● Source extract:

* * * *

This no-bake Fourth of July flag cake is easy and delicious! It makes a great cool dish during a hot July holiday picnic. Here’s how to make one…
My family loves this no-bake flag cake, because all the kids can help make it. To make the cake base, you’ll need eight ounces of cream cheese, four ounces of Ricotta cheese, four ounces of plain yogurt, one-half of a cup of sugar, the zest of one lemon, one teaspoon of vanilla, and 50 ‘star’ sprinkles or candies.
For the top, you’ll use fruit, blueberries for the blue, and strawberry slices or raspberries for the red parts. You can use fresh or frozen fruit, depending on what your family likes, and on what’s available where you live.
Start by pulling the cream cheese a few times in your blender or food processor. You can do this part by hand, but it’s a lot of stirring! If you have a group of eager to help children, you can let them take turns stirring until everything is very well mixed.
Once the cream cheese is stirred soft and creamy, add the plain yogurt, and the Ricotta cheese, one at a time. Stir after each addition, making sure it’s well mixed and creamy smooth.
To ‘zest’ your lemon, you can use a zesting tool to scrap the outermost rind off of it. If you don’t have a zesting tool, you can use the fine side of a cheese grater, or you can scrape with a serrated knife blade. Be careful not to zest past the yellow part. If you keep going, into the white area, it doesn’t taste nice at all.

* * * *

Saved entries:
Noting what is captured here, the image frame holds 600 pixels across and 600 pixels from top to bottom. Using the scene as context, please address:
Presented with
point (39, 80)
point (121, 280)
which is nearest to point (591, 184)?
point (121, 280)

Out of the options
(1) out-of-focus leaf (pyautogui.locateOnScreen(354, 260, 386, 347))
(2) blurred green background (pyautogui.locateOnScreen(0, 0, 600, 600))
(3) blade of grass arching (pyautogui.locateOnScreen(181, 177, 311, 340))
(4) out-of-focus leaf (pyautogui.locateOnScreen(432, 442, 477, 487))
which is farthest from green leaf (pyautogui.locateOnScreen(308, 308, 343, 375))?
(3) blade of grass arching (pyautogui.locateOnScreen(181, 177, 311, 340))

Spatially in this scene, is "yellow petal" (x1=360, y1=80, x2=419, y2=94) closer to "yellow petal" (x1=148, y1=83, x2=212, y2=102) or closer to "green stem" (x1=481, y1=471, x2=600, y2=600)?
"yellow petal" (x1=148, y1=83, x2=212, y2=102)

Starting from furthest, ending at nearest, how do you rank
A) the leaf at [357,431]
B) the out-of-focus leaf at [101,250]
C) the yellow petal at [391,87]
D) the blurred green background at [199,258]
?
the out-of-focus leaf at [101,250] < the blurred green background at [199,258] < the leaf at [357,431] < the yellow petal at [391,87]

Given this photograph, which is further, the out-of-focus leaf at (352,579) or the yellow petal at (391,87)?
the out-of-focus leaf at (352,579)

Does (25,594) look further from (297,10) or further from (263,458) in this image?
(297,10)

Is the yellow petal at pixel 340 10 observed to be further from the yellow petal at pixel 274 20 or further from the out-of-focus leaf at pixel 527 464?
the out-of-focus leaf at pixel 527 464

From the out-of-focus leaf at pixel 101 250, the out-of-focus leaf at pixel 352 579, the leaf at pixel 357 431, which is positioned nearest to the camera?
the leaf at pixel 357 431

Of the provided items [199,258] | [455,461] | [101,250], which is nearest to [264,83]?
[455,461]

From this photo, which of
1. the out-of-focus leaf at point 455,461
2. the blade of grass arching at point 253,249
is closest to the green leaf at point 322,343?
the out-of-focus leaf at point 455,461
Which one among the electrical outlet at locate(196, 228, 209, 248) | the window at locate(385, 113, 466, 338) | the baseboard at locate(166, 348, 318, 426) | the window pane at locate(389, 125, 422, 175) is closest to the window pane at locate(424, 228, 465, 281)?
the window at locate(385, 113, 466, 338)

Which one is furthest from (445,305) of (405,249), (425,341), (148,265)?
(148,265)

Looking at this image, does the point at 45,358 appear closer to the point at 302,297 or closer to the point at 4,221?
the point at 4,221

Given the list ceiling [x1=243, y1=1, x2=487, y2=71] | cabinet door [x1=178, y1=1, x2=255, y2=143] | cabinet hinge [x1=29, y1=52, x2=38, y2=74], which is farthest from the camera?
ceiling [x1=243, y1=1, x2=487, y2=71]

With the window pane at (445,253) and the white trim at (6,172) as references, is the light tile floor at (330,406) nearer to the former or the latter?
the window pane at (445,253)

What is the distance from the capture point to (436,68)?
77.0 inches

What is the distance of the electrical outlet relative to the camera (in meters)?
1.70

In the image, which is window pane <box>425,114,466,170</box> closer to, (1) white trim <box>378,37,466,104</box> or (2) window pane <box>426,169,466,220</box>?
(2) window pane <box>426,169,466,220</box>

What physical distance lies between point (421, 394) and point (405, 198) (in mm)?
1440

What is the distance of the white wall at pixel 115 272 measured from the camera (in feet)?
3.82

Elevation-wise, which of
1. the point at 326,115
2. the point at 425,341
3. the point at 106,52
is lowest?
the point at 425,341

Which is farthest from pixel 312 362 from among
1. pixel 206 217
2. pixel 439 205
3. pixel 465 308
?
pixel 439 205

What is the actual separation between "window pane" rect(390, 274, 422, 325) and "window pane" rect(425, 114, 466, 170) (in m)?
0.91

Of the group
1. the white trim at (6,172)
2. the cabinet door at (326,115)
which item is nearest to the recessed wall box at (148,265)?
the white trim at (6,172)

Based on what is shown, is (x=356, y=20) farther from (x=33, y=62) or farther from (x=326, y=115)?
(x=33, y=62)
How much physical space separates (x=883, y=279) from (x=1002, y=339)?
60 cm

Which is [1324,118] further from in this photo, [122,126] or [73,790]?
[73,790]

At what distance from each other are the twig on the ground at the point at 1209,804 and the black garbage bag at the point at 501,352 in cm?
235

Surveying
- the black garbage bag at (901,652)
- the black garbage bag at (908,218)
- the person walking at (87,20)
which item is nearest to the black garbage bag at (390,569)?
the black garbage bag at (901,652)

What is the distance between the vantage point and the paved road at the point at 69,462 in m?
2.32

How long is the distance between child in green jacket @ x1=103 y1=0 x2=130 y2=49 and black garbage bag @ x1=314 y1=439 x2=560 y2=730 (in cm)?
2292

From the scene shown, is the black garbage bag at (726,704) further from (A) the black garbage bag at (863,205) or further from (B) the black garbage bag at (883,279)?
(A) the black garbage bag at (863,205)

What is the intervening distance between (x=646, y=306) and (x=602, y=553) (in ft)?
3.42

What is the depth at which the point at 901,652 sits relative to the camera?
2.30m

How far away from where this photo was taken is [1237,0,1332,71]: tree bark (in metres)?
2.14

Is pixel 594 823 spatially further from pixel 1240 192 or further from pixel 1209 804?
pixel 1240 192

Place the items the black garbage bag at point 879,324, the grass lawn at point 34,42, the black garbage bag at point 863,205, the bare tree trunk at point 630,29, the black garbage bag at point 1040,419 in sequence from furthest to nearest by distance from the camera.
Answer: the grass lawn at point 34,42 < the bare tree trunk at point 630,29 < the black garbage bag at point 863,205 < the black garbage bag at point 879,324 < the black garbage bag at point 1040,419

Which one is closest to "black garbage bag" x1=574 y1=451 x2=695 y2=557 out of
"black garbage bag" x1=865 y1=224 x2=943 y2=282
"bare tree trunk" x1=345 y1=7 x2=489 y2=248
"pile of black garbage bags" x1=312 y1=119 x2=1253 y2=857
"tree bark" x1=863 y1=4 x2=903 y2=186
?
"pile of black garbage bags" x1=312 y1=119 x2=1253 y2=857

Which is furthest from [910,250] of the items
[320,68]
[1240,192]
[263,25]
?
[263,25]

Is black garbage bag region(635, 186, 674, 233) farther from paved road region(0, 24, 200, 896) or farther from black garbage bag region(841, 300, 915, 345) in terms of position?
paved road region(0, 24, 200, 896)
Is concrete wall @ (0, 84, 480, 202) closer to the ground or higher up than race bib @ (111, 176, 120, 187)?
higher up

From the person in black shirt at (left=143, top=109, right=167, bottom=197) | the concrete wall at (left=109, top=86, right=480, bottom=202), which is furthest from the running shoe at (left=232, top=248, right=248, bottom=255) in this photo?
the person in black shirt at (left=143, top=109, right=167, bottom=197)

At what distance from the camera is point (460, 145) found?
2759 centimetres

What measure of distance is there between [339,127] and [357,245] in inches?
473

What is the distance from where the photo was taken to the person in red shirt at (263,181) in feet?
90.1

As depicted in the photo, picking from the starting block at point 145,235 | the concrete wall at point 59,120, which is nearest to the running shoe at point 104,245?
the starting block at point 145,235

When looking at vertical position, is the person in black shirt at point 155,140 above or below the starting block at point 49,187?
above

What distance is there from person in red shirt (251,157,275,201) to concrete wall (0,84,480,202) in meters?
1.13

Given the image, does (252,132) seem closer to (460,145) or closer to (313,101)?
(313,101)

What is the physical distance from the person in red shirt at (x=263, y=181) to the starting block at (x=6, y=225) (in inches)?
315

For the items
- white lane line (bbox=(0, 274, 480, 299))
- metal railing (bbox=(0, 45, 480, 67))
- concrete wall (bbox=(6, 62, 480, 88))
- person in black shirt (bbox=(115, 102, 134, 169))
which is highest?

* * * *

● Stated task 1:
In the flag cake recipe, how much Ricotta cheese goes into the cake base?
● Stated task 2:
Repeat word for word the part of the flag cake recipe that opens with the words containing "For the top, you’ll" and closes with "very well mixed.".
● Stated task 3:
Carry on the flag cake recipe, starting right after its last sentence.
These records have nothing to do with the flag cake recipe.

● Written response 1:
Four ounces.

● Written response 2:
For the top, you’ll use fruit, blueberries for the blue, and strawberry slices or raspberries for the red parts. You can use fresh or frozen fruit, depending on what your family likes, and on what’s available where you live.
Start by pulling the cream cheese a few times in your blender or food processor. You can do this part by hand, but it’s a lot of stirring! If you have a group of eager to help children, you can let them take turns stirring until everything is very well mixed.

● Written response 3:
Put in all the zest from one lemon (save the rest of the lemon for some other recipe) as well as the one teaspoon of vanilla, and stir one last time until it’s fully creamed. Then spread it into a 9 inch by 13 inch dish. Now gather up the kids to garnish it!
Use blueberries for the background of the stars area, and raspberries or strawberry slices for the red stripes. Remember, thirteen stripes, (seven red and six white). Six stripes (three red and three white) will go all the way across the bottom, while the other seven will stop about a third of the way over, to make room for the blueberries.
Count out fifty star sprinkles or candies, and arrange them on the blue background. If you have any trouble with the stars sliding off the fruit, use a bit of the residue in the bowl from your cream mixture as ‘glue’ to hold them in place.
If you’re not ready to serve your Fourth of July Flag Cake right away, put in the refrigerator to stay cool and firm until it’s time. Then dig into it for a cool and delicious summer treat.
Happy 4th of July!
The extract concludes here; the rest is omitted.